[start of DATA FOR THIS EXERCISE]

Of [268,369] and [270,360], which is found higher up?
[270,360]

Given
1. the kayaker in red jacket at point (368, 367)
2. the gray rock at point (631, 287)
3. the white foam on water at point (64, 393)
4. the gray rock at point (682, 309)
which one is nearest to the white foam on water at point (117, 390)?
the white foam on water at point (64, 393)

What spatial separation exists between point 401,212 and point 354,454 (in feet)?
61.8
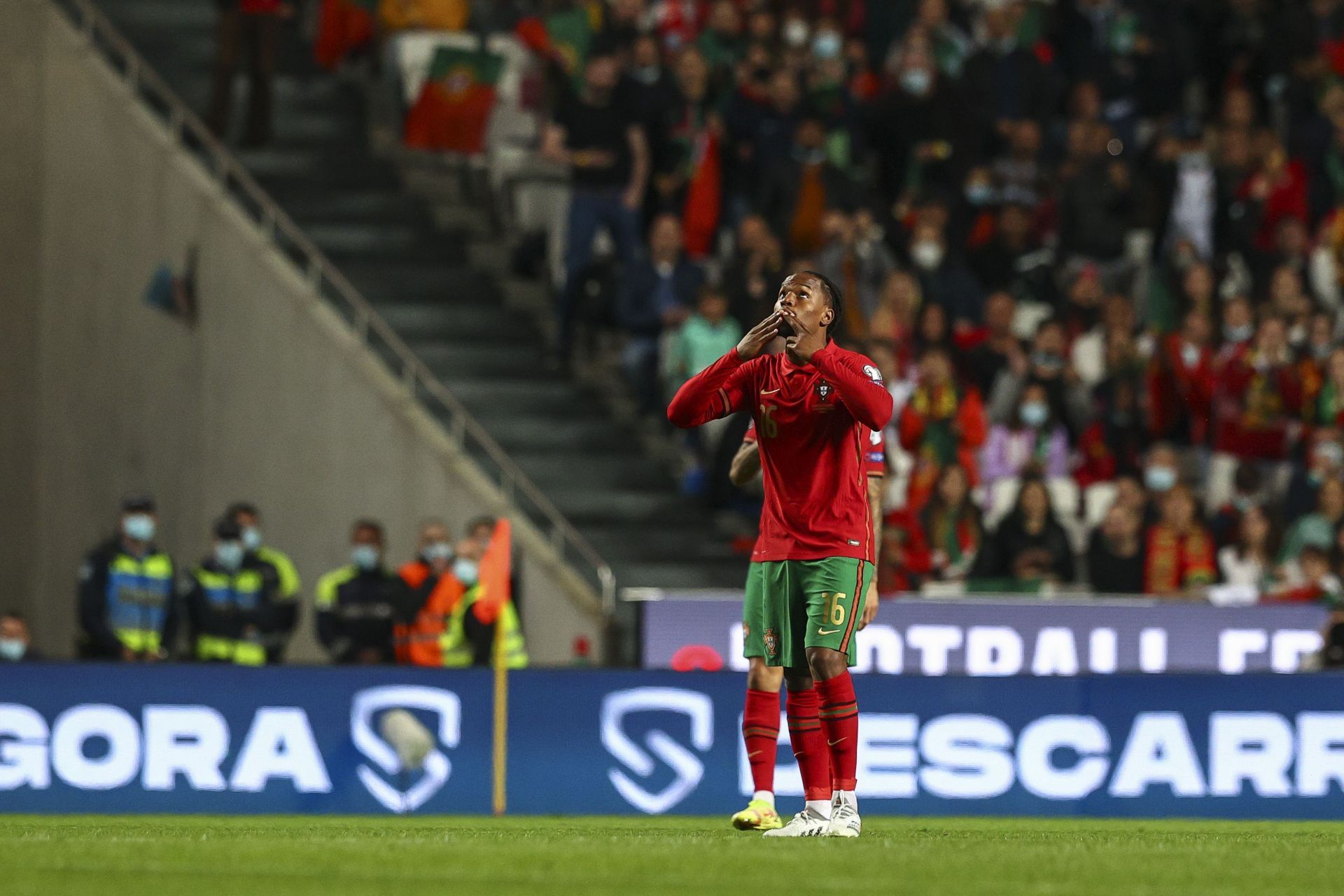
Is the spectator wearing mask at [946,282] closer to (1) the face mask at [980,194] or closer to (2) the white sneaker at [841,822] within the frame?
(1) the face mask at [980,194]

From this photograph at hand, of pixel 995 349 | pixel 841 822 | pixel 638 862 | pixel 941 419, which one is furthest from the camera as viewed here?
pixel 995 349

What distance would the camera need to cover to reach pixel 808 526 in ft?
33.6

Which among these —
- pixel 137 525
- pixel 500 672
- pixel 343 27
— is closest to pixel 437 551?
pixel 137 525

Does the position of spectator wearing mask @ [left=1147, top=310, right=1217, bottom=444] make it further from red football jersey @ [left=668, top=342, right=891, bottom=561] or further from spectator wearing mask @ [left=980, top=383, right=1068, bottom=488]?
red football jersey @ [left=668, top=342, right=891, bottom=561]

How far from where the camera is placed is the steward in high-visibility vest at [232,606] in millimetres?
17531

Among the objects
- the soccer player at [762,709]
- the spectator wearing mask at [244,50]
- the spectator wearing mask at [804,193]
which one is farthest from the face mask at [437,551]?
the soccer player at [762,709]

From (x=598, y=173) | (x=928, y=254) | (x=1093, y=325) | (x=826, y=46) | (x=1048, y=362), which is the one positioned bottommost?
(x=1048, y=362)

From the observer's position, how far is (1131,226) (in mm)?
21172

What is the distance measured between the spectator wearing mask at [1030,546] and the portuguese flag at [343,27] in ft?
27.7

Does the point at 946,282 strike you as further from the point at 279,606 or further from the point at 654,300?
the point at 279,606

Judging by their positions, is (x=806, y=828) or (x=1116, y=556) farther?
(x=1116, y=556)

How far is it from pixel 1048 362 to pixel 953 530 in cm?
216

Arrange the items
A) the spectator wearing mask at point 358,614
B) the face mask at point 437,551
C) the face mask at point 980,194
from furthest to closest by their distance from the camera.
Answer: the face mask at point 980,194 < the face mask at point 437,551 < the spectator wearing mask at point 358,614

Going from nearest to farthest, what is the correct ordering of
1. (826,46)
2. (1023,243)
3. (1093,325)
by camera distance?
(1093,325) → (1023,243) → (826,46)
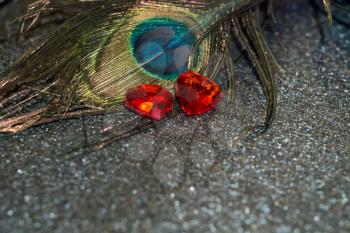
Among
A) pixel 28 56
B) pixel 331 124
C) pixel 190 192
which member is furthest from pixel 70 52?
pixel 331 124

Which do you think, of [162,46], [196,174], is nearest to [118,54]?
[162,46]

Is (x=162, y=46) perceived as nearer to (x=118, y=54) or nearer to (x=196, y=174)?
(x=118, y=54)

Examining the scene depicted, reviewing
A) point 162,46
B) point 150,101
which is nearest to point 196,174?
point 150,101

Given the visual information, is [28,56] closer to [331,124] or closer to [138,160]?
[138,160]

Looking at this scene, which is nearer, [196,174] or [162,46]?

[end of DATA FOR THIS EXERCISE]

GIVEN TASK:
Can you copy out, word for word, every line from the one containing "Which do you" through the last line of the entries?

TASK ANSWER:
Which do you think, of [162,46], [196,174], is nearest to [118,54]?
[162,46]

Is (x=162, y=46) perceived as nearer to (x=118, y=54) or nearer to (x=196, y=174)?
(x=118, y=54)

Examining the scene depicted, reviewing
A) point 162,46
B) point 150,101
which is nearest to point 196,174?
point 150,101

Given the visual information, is [28,56] closer to [331,124] or closer to [138,160]?
[138,160]

Looking at this scene, which is nearer, [196,174] or [162,46]?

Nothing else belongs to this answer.